In Search of Voting Machines We Can Trust
Sunday, August 29, 2004
Posted by: Charles Oriez
We all are familiar with old stories of Mayor Daley supposedly holding up results in Chicago until the number of votes needed to win miraculously appeared. And Lyndon Johnson even bragged about stealing his 1948 senate election that he won by 87 votes, complete with photos of Johnson aides and a stolen ballot box. When I lived and worked in New York City democratic politics, I was an eyewitness to more than one election with some doubtful results. That included working on the Major Owens congressional race that ultimately saw his opponent sent to prison for vote tampering in 1982.
For the most part, though, voters and activists in both parties are usually confident that votes are honestly and accurately counted in elections. Florida 2000 notwithstanding, one reason for that confidence is knowing that when an election is close, and mistakes happen, recounts will correct those mistakes or confirm that there were no mistakes. Lost in the Florida distraction of that year, few people noticed the statewide recount in Colorado in a lesser seat. After Jared Polis narrowly won his State Board of Education seat, the automatic recount actually found 300 "lost" votes in Denver, which was more than the 90 votes he ultimately won his seat by statewide.
After the Florida recount fiasco of 2000, a push developed to improve voting machines nationwide. Federal hearings were held and legislation was passed aimed at ensuring that our elections continue to be honest and reliable. In many places, legislation meant electronic voting machines would be used for the first time, although as of right now no federal standards are in place for the design or use of those machines.

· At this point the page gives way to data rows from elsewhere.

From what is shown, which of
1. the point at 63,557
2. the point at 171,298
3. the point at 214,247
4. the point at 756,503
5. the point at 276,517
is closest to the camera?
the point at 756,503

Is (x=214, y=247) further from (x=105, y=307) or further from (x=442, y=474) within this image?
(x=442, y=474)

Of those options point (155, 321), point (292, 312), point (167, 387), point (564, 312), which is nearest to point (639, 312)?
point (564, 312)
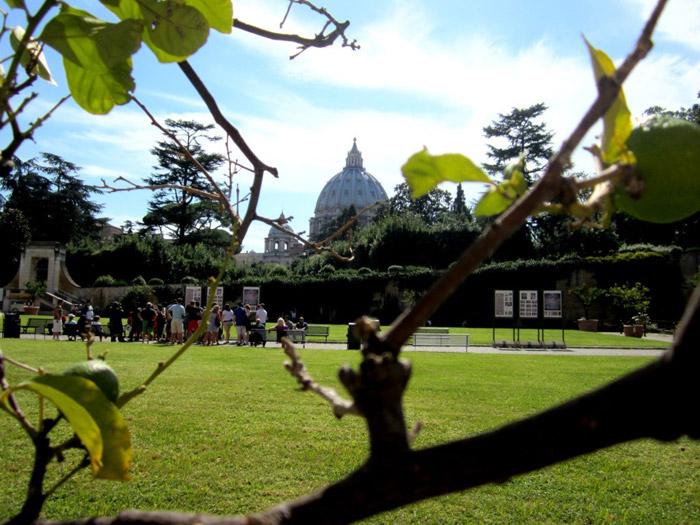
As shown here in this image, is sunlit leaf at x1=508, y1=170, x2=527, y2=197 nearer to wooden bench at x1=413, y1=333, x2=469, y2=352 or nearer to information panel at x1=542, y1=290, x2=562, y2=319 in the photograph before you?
wooden bench at x1=413, y1=333, x2=469, y2=352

That confidence in honest and accurate election counts may be at risk, though. An Associated Press report on June 14 reports that in Florida, touch screen voting machines in 11 counties have a software flaw that could make manual recounts impossible in November's presidential election, according to state officials. In California, two reports by computer security experts showed the machines were vulnerable to manipulation by insiders and to hacking by outsiders. This news comes a month and a half after California's election officials decertified all current touch screen machines until counties implement changes to secure the machines temporarily or purchase machines that produce a paper trail. Also in California, there were reports of problems with some of the touch screen voting booths during the recall in March.
We need to ensure that our elections continue to be conducted using mechanisms that give voters the confidence in a fair and honest election.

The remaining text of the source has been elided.